Watson and Behaviorism
Much of Psychology focuses on how the environment affects behavior - how learning alters behavior. Some use animals to further our understanding of learning, while others study humans. The foundations of this approach emerged relatively early on in the history of psychology. Watson (1878-1958) introduced the behaviorist approach or behaviorism in about 1913. He believed that psychologists must study behavior - even though psychologists seek to understand the processes that underlie behavior, they must focus on behavior in their studies - otherwise, research can't be objective.
According to the dictionary, "objective" means "..dealing with outward things or exhibiting facts uncolored by feelings or opinions." Reliance on self-report, for example, will always be subjective.

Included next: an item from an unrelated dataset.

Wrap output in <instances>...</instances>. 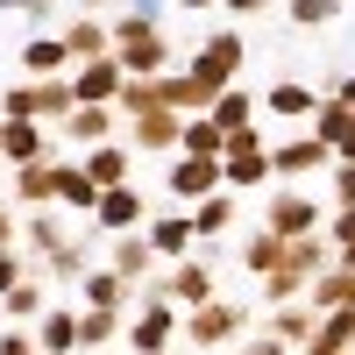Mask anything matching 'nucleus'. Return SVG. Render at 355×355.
I'll list each match as a JSON object with an SVG mask.
<instances>
[{"mask_svg":"<svg viewBox=\"0 0 355 355\" xmlns=\"http://www.w3.org/2000/svg\"><path fill=\"white\" fill-rule=\"evenodd\" d=\"M114 57H121L128 78H164V71H171V43H164V28L142 21V15H121V21H114Z\"/></svg>","mask_w":355,"mask_h":355,"instance_id":"nucleus-1","label":"nucleus"},{"mask_svg":"<svg viewBox=\"0 0 355 355\" xmlns=\"http://www.w3.org/2000/svg\"><path fill=\"white\" fill-rule=\"evenodd\" d=\"M71 107H78L71 71H64V78H28V85H8V100H0V114H15V121H64Z\"/></svg>","mask_w":355,"mask_h":355,"instance_id":"nucleus-2","label":"nucleus"},{"mask_svg":"<svg viewBox=\"0 0 355 355\" xmlns=\"http://www.w3.org/2000/svg\"><path fill=\"white\" fill-rule=\"evenodd\" d=\"M178 334H185L178 306L142 291V299H135V320H128V355H171V341H178Z\"/></svg>","mask_w":355,"mask_h":355,"instance_id":"nucleus-3","label":"nucleus"},{"mask_svg":"<svg viewBox=\"0 0 355 355\" xmlns=\"http://www.w3.org/2000/svg\"><path fill=\"white\" fill-rule=\"evenodd\" d=\"M242 57H249L242 36H234V28H220V36H206V43H199V57H192L185 71L206 85V93H227V85H242Z\"/></svg>","mask_w":355,"mask_h":355,"instance_id":"nucleus-4","label":"nucleus"},{"mask_svg":"<svg viewBox=\"0 0 355 355\" xmlns=\"http://www.w3.org/2000/svg\"><path fill=\"white\" fill-rule=\"evenodd\" d=\"M220 185H227V192H256V185H270V150L256 142V128L227 135V150H220Z\"/></svg>","mask_w":355,"mask_h":355,"instance_id":"nucleus-5","label":"nucleus"},{"mask_svg":"<svg viewBox=\"0 0 355 355\" xmlns=\"http://www.w3.org/2000/svg\"><path fill=\"white\" fill-rule=\"evenodd\" d=\"M242 327H249V306H234V299H206V306L185 313V334H178V341H192V348H220V341H234Z\"/></svg>","mask_w":355,"mask_h":355,"instance_id":"nucleus-6","label":"nucleus"},{"mask_svg":"<svg viewBox=\"0 0 355 355\" xmlns=\"http://www.w3.org/2000/svg\"><path fill=\"white\" fill-rule=\"evenodd\" d=\"M142 291H150V299H171V306H206V299H220V291H214V270H206V256H178L171 263V277H157V284H142Z\"/></svg>","mask_w":355,"mask_h":355,"instance_id":"nucleus-7","label":"nucleus"},{"mask_svg":"<svg viewBox=\"0 0 355 355\" xmlns=\"http://www.w3.org/2000/svg\"><path fill=\"white\" fill-rule=\"evenodd\" d=\"M263 227L284 234V242H299V234H320V227H327V214H320L299 185H284V192H270V206H263Z\"/></svg>","mask_w":355,"mask_h":355,"instance_id":"nucleus-8","label":"nucleus"},{"mask_svg":"<svg viewBox=\"0 0 355 355\" xmlns=\"http://www.w3.org/2000/svg\"><path fill=\"white\" fill-rule=\"evenodd\" d=\"M128 121V150H150V157H171L185 142V114L178 107H157V114H121Z\"/></svg>","mask_w":355,"mask_h":355,"instance_id":"nucleus-9","label":"nucleus"},{"mask_svg":"<svg viewBox=\"0 0 355 355\" xmlns=\"http://www.w3.org/2000/svg\"><path fill=\"white\" fill-rule=\"evenodd\" d=\"M164 185H171L178 206H199L206 192H220V157H185L178 150V164L164 171Z\"/></svg>","mask_w":355,"mask_h":355,"instance_id":"nucleus-10","label":"nucleus"},{"mask_svg":"<svg viewBox=\"0 0 355 355\" xmlns=\"http://www.w3.org/2000/svg\"><path fill=\"white\" fill-rule=\"evenodd\" d=\"M121 85H128L121 57H93V64H78V71H71L78 107H114V100H121Z\"/></svg>","mask_w":355,"mask_h":355,"instance_id":"nucleus-11","label":"nucleus"},{"mask_svg":"<svg viewBox=\"0 0 355 355\" xmlns=\"http://www.w3.org/2000/svg\"><path fill=\"white\" fill-rule=\"evenodd\" d=\"M64 50H71V71H78V64H93V57H114V28H107L93 8H85V15L64 21Z\"/></svg>","mask_w":355,"mask_h":355,"instance_id":"nucleus-12","label":"nucleus"},{"mask_svg":"<svg viewBox=\"0 0 355 355\" xmlns=\"http://www.w3.org/2000/svg\"><path fill=\"white\" fill-rule=\"evenodd\" d=\"M327 164H334V150L320 135H291L270 150V178H306V171H327Z\"/></svg>","mask_w":355,"mask_h":355,"instance_id":"nucleus-13","label":"nucleus"},{"mask_svg":"<svg viewBox=\"0 0 355 355\" xmlns=\"http://www.w3.org/2000/svg\"><path fill=\"white\" fill-rule=\"evenodd\" d=\"M57 164H64V157L15 164V206H21V214H36V206H57Z\"/></svg>","mask_w":355,"mask_h":355,"instance_id":"nucleus-14","label":"nucleus"},{"mask_svg":"<svg viewBox=\"0 0 355 355\" xmlns=\"http://www.w3.org/2000/svg\"><path fill=\"white\" fill-rule=\"evenodd\" d=\"M142 220H150V214H142V192L135 185H107L100 206H93V227H114V234H135Z\"/></svg>","mask_w":355,"mask_h":355,"instance_id":"nucleus-15","label":"nucleus"},{"mask_svg":"<svg viewBox=\"0 0 355 355\" xmlns=\"http://www.w3.org/2000/svg\"><path fill=\"white\" fill-rule=\"evenodd\" d=\"M36 157H57L50 150V135H43V121H0V164H36Z\"/></svg>","mask_w":355,"mask_h":355,"instance_id":"nucleus-16","label":"nucleus"},{"mask_svg":"<svg viewBox=\"0 0 355 355\" xmlns=\"http://www.w3.org/2000/svg\"><path fill=\"white\" fill-rule=\"evenodd\" d=\"M114 121H121V107H71V114H64V142H71V150L114 142Z\"/></svg>","mask_w":355,"mask_h":355,"instance_id":"nucleus-17","label":"nucleus"},{"mask_svg":"<svg viewBox=\"0 0 355 355\" xmlns=\"http://www.w3.org/2000/svg\"><path fill=\"white\" fill-rule=\"evenodd\" d=\"M284 270L291 277H320V270H334V242H327V227H320V234H299V242H284Z\"/></svg>","mask_w":355,"mask_h":355,"instance_id":"nucleus-18","label":"nucleus"},{"mask_svg":"<svg viewBox=\"0 0 355 355\" xmlns=\"http://www.w3.org/2000/svg\"><path fill=\"white\" fill-rule=\"evenodd\" d=\"M142 234H150V249H157V256H171V263L185 256L192 242H199V227H192V214H157V220H142Z\"/></svg>","mask_w":355,"mask_h":355,"instance_id":"nucleus-19","label":"nucleus"},{"mask_svg":"<svg viewBox=\"0 0 355 355\" xmlns=\"http://www.w3.org/2000/svg\"><path fill=\"white\" fill-rule=\"evenodd\" d=\"M78 299H85V306H114V313H128L135 291H128V277L107 263V270H85V277H78Z\"/></svg>","mask_w":355,"mask_h":355,"instance_id":"nucleus-20","label":"nucleus"},{"mask_svg":"<svg viewBox=\"0 0 355 355\" xmlns=\"http://www.w3.org/2000/svg\"><path fill=\"white\" fill-rule=\"evenodd\" d=\"M21 71H28V78H64V71H71L64 36H28V43H21Z\"/></svg>","mask_w":355,"mask_h":355,"instance_id":"nucleus-21","label":"nucleus"},{"mask_svg":"<svg viewBox=\"0 0 355 355\" xmlns=\"http://www.w3.org/2000/svg\"><path fill=\"white\" fill-rule=\"evenodd\" d=\"M107 263H114V270H121L128 284H142V277H150V263H157V249H150V234H114V249H107Z\"/></svg>","mask_w":355,"mask_h":355,"instance_id":"nucleus-22","label":"nucleus"},{"mask_svg":"<svg viewBox=\"0 0 355 355\" xmlns=\"http://www.w3.org/2000/svg\"><path fill=\"white\" fill-rule=\"evenodd\" d=\"M57 206H71V214H93V206H100V185H93V171H85V164H57Z\"/></svg>","mask_w":355,"mask_h":355,"instance_id":"nucleus-23","label":"nucleus"},{"mask_svg":"<svg viewBox=\"0 0 355 355\" xmlns=\"http://www.w3.org/2000/svg\"><path fill=\"white\" fill-rule=\"evenodd\" d=\"M128 334V313H114V306H85L78 313V348H114Z\"/></svg>","mask_w":355,"mask_h":355,"instance_id":"nucleus-24","label":"nucleus"},{"mask_svg":"<svg viewBox=\"0 0 355 355\" xmlns=\"http://www.w3.org/2000/svg\"><path fill=\"white\" fill-rule=\"evenodd\" d=\"M36 348H43V355H71V348H78V313H71V306H50V313L36 320Z\"/></svg>","mask_w":355,"mask_h":355,"instance_id":"nucleus-25","label":"nucleus"},{"mask_svg":"<svg viewBox=\"0 0 355 355\" xmlns=\"http://www.w3.org/2000/svg\"><path fill=\"white\" fill-rule=\"evenodd\" d=\"M206 114H214L220 135H242V128L256 121V100H249V85H227V93H214V107H206Z\"/></svg>","mask_w":355,"mask_h":355,"instance_id":"nucleus-26","label":"nucleus"},{"mask_svg":"<svg viewBox=\"0 0 355 355\" xmlns=\"http://www.w3.org/2000/svg\"><path fill=\"white\" fill-rule=\"evenodd\" d=\"M313 327H320L313 299H291V306H277V313H270V334H277V341H291V348H306V341H313Z\"/></svg>","mask_w":355,"mask_h":355,"instance_id":"nucleus-27","label":"nucleus"},{"mask_svg":"<svg viewBox=\"0 0 355 355\" xmlns=\"http://www.w3.org/2000/svg\"><path fill=\"white\" fill-rule=\"evenodd\" d=\"M263 107H270V114H291V121H313L320 93H313V85H299V78H277L270 93H263Z\"/></svg>","mask_w":355,"mask_h":355,"instance_id":"nucleus-28","label":"nucleus"},{"mask_svg":"<svg viewBox=\"0 0 355 355\" xmlns=\"http://www.w3.org/2000/svg\"><path fill=\"white\" fill-rule=\"evenodd\" d=\"M192 227H199V242L227 234V227H234V192H227V185H220V192H206V199L192 206Z\"/></svg>","mask_w":355,"mask_h":355,"instance_id":"nucleus-29","label":"nucleus"},{"mask_svg":"<svg viewBox=\"0 0 355 355\" xmlns=\"http://www.w3.org/2000/svg\"><path fill=\"white\" fill-rule=\"evenodd\" d=\"M85 171H93L100 192L107 185H128V150H121V142H93V150H85Z\"/></svg>","mask_w":355,"mask_h":355,"instance_id":"nucleus-30","label":"nucleus"},{"mask_svg":"<svg viewBox=\"0 0 355 355\" xmlns=\"http://www.w3.org/2000/svg\"><path fill=\"white\" fill-rule=\"evenodd\" d=\"M242 270H256V277H270V270H284V234H270V227H256L249 242H242Z\"/></svg>","mask_w":355,"mask_h":355,"instance_id":"nucleus-31","label":"nucleus"},{"mask_svg":"<svg viewBox=\"0 0 355 355\" xmlns=\"http://www.w3.org/2000/svg\"><path fill=\"white\" fill-rule=\"evenodd\" d=\"M0 306H8V327H28V320H43V313H50V291H43L36 277H21Z\"/></svg>","mask_w":355,"mask_h":355,"instance_id":"nucleus-32","label":"nucleus"},{"mask_svg":"<svg viewBox=\"0 0 355 355\" xmlns=\"http://www.w3.org/2000/svg\"><path fill=\"white\" fill-rule=\"evenodd\" d=\"M185 157H220L227 150V135L214 128V114H185V142H178Z\"/></svg>","mask_w":355,"mask_h":355,"instance_id":"nucleus-33","label":"nucleus"},{"mask_svg":"<svg viewBox=\"0 0 355 355\" xmlns=\"http://www.w3.org/2000/svg\"><path fill=\"white\" fill-rule=\"evenodd\" d=\"M306 277H291V270H270V277H263V299H270V306H291V299H306Z\"/></svg>","mask_w":355,"mask_h":355,"instance_id":"nucleus-34","label":"nucleus"},{"mask_svg":"<svg viewBox=\"0 0 355 355\" xmlns=\"http://www.w3.org/2000/svg\"><path fill=\"white\" fill-rule=\"evenodd\" d=\"M284 8H291V21H299V28H320V21L341 15V0H284Z\"/></svg>","mask_w":355,"mask_h":355,"instance_id":"nucleus-35","label":"nucleus"},{"mask_svg":"<svg viewBox=\"0 0 355 355\" xmlns=\"http://www.w3.org/2000/svg\"><path fill=\"white\" fill-rule=\"evenodd\" d=\"M327 242H334V249H348V242H355V206H334V220H327Z\"/></svg>","mask_w":355,"mask_h":355,"instance_id":"nucleus-36","label":"nucleus"},{"mask_svg":"<svg viewBox=\"0 0 355 355\" xmlns=\"http://www.w3.org/2000/svg\"><path fill=\"white\" fill-rule=\"evenodd\" d=\"M57 0H0V15H28V21H50Z\"/></svg>","mask_w":355,"mask_h":355,"instance_id":"nucleus-37","label":"nucleus"},{"mask_svg":"<svg viewBox=\"0 0 355 355\" xmlns=\"http://www.w3.org/2000/svg\"><path fill=\"white\" fill-rule=\"evenodd\" d=\"M334 206H355V164L334 157Z\"/></svg>","mask_w":355,"mask_h":355,"instance_id":"nucleus-38","label":"nucleus"},{"mask_svg":"<svg viewBox=\"0 0 355 355\" xmlns=\"http://www.w3.org/2000/svg\"><path fill=\"white\" fill-rule=\"evenodd\" d=\"M0 355H43V348H36V334H21V327H8V334H0Z\"/></svg>","mask_w":355,"mask_h":355,"instance_id":"nucleus-39","label":"nucleus"},{"mask_svg":"<svg viewBox=\"0 0 355 355\" xmlns=\"http://www.w3.org/2000/svg\"><path fill=\"white\" fill-rule=\"evenodd\" d=\"M15 284H21V256H15V249H0V299H8Z\"/></svg>","mask_w":355,"mask_h":355,"instance_id":"nucleus-40","label":"nucleus"},{"mask_svg":"<svg viewBox=\"0 0 355 355\" xmlns=\"http://www.w3.org/2000/svg\"><path fill=\"white\" fill-rule=\"evenodd\" d=\"M242 355H299V348H291V341H277V334H263V341H249Z\"/></svg>","mask_w":355,"mask_h":355,"instance_id":"nucleus-41","label":"nucleus"},{"mask_svg":"<svg viewBox=\"0 0 355 355\" xmlns=\"http://www.w3.org/2000/svg\"><path fill=\"white\" fill-rule=\"evenodd\" d=\"M15 227H21L15 220V199H0V249H15Z\"/></svg>","mask_w":355,"mask_h":355,"instance_id":"nucleus-42","label":"nucleus"},{"mask_svg":"<svg viewBox=\"0 0 355 355\" xmlns=\"http://www.w3.org/2000/svg\"><path fill=\"white\" fill-rule=\"evenodd\" d=\"M164 8H178V0H128V15H142V21H164Z\"/></svg>","mask_w":355,"mask_h":355,"instance_id":"nucleus-43","label":"nucleus"},{"mask_svg":"<svg viewBox=\"0 0 355 355\" xmlns=\"http://www.w3.org/2000/svg\"><path fill=\"white\" fill-rule=\"evenodd\" d=\"M220 8H234V15H263L270 0H220Z\"/></svg>","mask_w":355,"mask_h":355,"instance_id":"nucleus-44","label":"nucleus"},{"mask_svg":"<svg viewBox=\"0 0 355 355\" xmlns=\"http://www.w3.org/2000/svg\"><path fill=\"white\" fill-rule=\"evenodd\" d=\"M85 8H93V15H100V8H128V0H85Z\"/></svg>","mask_w":355,"mask_h":355,"instance_id":"nucleus-45","label":"nucleus"},{"mask_svg":"<svg viewBox=\"0 0 355 355\" xmlns=\"http://www.w3.org/2000/svg\"><path fill=\"white\" fill-rule=\"evenodd\" d=\"M178 8H220V0H178Z\"/></svg>","mask_w":355,"mask_h":355,"instance_id":"nucleus-46","label":"nucleus"},{"mask_svg":"<svg viewBox=\"0 0 355 355\" xmlns=\"http://www.w3.org/2000/svg\"><path fill=\"white\" fill-rule=\"evenodd\" d=\"M341 8H348V0H341Z\"/></svg>","mask_w":355,"mask_h":355,"instance_id":"nucleus-47","label":"nucleus"},{"mask_svg":"<svg viewBox=\"0 0 355 355\" xmlns=\"http://www.w3.org/2000/svg\"><path fill=\"white\" fill-rule=\"evenodd\" d=\"M348 355H355V348H348Z\"/></svg>","mask_w":355,"mask_h":355,"instance_id":"nucleus-48","label":"nucleus"},{"mask_svg":"<svg viewBox=\"0 0 355 355\" xmlns=\"http://www.w3.org/2000/svg\"><path fill=\"white\" fill-rule=\"evenodd\" d=\"M107 355H114V348H107Z\"/></svg>","mask_w":355,"mask_h":355,"instance_id":"nucleus-49","label":"nucleus"}]
</instances>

The earliest psychologists, unfortunately, did not use objective methods. Wilhelm Wundt is given credit for establishing the 1st Psychology lab, but employed the highly subjective process of introspection. Watson (the "father" of behaviorism) believed that if we understand the basic laws of learning we will be able to understand and explain behavior. Watson's work was largely influenced by Pavlov. Pavlov studied classical conditioning (CC). CC is a primitive form of learning and one that can be demonstrated in most any species. So, the name we first think of when discussing behaviorism is Watson, who was largely influenced by Pavlov. Skinner was another behaviorist - one who extended Watson's approach. He was interested in the impact of learning on behavior, but he focused not on the association of two stimuli (as is the focus of CC), but on how the consequences of a behavior influenced the probability of engaging in the behavior again. In other words, his interest was in how reward and punishment alter behavior. He developed the "Skinner box." And his real interest was in what came to be called operant conditioning. An animal acts on, operates on the environment, and the outcome of this determined whether or not the behavior will be engaged in again.
Note that it was not until the latter part of the 19th century that scientific psychology was born. Prior to this time, the basic ideas of some areas and interests of psychology existed, but psychology had not yet evolved into a science. Attempts to explain the differences in human behavior existed, but none that stood up to experimental scrutiny. One interesting example is phrenology. What do those bumps on your head really mean? Do they have meaning?
The fundamental idea behind the introduction of psychology as a science was that mind and behavior – like planets or chemicals or human organs – could be the subject of scientific analysis. Today's psychology is based on experimental evidence. Psychology is a science and, like all sciences, it progresses as new data is collected and new discoveries are made.